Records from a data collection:
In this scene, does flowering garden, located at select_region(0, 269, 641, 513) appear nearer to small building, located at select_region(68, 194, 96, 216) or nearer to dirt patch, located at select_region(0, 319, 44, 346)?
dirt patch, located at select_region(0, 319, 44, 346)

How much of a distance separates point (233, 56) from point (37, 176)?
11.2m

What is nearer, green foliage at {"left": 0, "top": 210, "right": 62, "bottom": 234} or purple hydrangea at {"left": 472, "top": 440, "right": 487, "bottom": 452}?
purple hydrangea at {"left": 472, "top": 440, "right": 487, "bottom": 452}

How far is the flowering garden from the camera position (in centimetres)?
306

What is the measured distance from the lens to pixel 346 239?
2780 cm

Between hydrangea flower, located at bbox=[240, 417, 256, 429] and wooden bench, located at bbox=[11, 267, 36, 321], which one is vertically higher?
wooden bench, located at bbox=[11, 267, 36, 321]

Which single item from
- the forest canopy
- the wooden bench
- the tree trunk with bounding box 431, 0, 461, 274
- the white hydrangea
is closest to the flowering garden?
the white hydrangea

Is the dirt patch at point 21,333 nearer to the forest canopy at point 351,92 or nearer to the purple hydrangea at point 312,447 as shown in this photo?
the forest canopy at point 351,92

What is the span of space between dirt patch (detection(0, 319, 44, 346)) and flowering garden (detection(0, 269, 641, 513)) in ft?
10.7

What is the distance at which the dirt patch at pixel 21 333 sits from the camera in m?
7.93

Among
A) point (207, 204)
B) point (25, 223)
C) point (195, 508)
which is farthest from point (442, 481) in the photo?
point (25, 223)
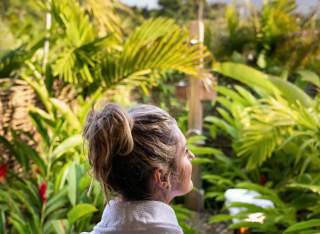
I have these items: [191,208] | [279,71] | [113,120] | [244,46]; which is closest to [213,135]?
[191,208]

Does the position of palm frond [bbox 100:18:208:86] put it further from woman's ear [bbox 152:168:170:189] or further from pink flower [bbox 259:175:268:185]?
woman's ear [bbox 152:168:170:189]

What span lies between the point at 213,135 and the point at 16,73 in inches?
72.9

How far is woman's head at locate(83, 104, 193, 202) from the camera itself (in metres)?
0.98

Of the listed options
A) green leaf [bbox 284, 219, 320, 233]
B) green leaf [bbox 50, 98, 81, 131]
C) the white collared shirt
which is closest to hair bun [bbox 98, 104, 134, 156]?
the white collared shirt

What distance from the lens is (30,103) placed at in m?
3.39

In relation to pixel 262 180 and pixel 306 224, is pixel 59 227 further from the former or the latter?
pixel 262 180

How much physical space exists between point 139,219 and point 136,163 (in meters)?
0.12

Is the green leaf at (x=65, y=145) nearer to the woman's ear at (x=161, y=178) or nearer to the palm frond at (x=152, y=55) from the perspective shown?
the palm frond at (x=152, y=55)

==

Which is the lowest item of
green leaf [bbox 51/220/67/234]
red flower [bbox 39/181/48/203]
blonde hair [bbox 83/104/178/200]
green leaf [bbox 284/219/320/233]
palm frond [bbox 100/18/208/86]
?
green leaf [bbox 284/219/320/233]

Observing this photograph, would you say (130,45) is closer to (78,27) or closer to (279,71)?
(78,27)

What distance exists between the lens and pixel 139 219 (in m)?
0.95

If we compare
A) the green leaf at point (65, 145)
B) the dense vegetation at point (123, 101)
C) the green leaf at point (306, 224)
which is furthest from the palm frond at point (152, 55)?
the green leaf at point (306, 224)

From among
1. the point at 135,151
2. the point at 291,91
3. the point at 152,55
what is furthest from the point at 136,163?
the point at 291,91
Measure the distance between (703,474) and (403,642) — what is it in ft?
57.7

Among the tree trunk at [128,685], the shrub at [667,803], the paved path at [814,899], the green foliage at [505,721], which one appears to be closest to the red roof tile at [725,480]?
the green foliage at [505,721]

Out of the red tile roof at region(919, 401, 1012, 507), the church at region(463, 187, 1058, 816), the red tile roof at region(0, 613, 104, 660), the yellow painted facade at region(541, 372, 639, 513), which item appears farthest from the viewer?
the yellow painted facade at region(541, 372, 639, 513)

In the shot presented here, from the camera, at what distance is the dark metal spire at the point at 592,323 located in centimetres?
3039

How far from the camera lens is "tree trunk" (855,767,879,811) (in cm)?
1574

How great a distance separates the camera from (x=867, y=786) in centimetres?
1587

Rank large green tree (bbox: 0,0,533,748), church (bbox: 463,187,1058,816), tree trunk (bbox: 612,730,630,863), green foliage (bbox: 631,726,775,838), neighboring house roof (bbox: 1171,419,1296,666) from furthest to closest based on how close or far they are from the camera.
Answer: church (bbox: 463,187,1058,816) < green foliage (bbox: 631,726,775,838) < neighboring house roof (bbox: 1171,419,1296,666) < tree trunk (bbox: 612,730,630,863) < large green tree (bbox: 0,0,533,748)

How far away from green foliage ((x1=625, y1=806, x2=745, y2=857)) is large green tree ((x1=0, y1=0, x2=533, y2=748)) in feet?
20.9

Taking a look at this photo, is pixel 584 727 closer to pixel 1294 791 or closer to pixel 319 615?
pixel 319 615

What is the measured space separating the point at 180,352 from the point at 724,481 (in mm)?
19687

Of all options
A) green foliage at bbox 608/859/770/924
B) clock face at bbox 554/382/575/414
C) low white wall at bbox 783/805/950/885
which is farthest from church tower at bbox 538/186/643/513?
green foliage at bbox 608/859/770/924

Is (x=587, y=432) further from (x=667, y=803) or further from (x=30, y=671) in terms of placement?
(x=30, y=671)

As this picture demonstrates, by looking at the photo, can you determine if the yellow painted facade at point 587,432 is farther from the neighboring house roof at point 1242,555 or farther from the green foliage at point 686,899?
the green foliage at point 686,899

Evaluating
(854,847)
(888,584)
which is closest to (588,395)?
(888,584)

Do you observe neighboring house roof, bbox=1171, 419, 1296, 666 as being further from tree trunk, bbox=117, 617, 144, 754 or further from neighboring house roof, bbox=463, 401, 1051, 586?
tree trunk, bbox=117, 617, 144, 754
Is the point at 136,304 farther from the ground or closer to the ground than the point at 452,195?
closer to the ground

--

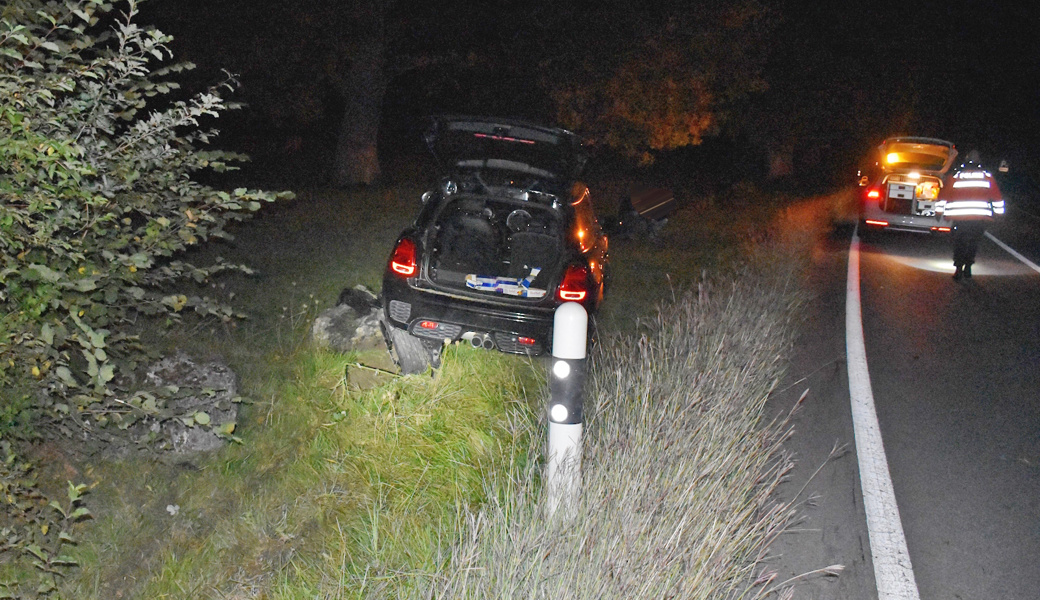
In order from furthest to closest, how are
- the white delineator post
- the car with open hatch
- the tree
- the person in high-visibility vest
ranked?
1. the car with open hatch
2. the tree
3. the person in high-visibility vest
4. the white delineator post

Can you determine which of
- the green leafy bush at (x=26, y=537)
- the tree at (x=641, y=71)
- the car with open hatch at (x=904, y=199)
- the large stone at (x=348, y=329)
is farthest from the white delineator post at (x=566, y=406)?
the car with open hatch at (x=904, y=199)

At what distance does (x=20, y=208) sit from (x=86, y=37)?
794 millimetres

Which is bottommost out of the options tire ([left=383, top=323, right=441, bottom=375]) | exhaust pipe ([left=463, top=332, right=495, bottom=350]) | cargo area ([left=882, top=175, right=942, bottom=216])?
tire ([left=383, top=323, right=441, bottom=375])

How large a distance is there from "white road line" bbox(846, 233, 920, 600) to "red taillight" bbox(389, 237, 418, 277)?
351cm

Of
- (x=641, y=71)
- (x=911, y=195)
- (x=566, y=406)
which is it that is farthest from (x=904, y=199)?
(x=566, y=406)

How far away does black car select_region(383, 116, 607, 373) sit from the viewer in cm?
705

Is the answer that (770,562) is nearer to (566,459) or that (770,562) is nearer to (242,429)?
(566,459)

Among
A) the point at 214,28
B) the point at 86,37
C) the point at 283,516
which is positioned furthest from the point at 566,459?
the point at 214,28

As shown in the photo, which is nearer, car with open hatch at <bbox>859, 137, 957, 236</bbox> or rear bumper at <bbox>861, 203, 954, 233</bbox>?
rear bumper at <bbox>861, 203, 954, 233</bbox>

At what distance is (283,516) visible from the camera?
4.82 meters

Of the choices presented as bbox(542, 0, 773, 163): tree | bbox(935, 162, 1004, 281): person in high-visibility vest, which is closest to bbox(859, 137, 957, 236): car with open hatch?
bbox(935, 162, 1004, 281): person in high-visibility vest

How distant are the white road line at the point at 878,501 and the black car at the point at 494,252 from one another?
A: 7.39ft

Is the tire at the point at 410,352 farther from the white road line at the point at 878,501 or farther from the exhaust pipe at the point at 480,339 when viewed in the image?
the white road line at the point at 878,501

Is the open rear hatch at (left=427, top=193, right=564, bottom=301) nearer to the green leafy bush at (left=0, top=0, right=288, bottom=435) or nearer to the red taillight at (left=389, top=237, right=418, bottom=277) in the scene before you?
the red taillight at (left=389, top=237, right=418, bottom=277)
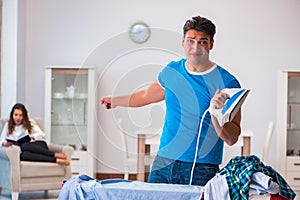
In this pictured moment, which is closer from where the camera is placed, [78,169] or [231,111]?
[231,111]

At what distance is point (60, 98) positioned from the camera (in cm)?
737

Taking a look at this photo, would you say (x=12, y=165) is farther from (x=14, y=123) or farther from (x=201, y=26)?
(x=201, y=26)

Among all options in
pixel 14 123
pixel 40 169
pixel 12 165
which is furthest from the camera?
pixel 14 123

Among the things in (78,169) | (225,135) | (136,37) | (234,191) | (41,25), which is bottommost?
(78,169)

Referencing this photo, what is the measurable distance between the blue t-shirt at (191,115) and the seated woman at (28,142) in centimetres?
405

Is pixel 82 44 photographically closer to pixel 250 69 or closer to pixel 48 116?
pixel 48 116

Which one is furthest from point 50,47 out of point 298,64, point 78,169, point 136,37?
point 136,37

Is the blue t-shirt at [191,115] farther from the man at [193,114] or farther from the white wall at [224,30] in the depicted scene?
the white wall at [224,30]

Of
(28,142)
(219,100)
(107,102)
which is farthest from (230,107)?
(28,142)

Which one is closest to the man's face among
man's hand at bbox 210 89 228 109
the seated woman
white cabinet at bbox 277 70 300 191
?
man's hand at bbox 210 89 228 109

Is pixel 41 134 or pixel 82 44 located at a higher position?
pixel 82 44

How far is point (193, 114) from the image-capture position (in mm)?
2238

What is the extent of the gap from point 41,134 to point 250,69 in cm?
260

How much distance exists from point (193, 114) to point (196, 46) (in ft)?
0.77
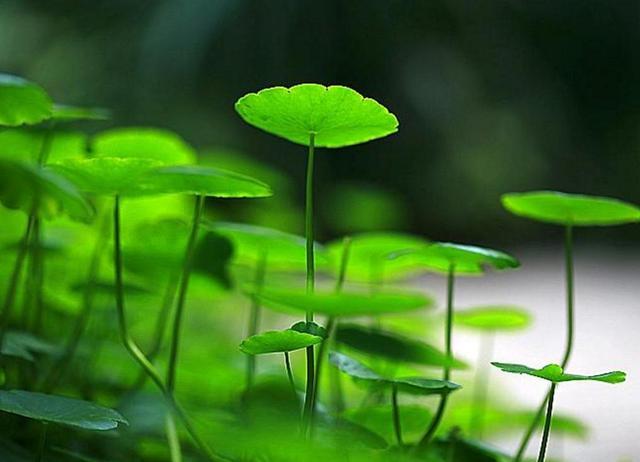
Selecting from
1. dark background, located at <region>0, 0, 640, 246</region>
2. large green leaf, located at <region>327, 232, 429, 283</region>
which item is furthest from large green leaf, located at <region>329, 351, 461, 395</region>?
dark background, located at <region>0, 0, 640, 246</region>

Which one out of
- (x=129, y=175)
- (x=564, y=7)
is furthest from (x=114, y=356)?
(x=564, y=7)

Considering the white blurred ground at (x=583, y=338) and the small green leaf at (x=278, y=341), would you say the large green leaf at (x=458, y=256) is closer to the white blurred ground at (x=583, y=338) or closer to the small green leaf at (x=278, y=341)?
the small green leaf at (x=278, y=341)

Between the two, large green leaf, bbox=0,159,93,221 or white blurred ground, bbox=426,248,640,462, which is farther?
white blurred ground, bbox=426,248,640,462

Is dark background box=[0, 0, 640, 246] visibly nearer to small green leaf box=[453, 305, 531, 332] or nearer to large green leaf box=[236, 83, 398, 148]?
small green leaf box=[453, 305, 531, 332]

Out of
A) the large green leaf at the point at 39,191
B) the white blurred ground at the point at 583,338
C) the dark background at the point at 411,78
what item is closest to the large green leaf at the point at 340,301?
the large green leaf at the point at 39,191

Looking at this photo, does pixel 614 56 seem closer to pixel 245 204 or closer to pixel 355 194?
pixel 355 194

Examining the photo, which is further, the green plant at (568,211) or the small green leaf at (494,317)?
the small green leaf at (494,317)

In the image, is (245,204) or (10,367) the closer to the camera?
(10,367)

» **WHAT YOU HAVE TO DO**
Count the lines in the records above that contain the word "painted". Reply with the number alone.

» **SOLUTION TO THE PROBLEM**
3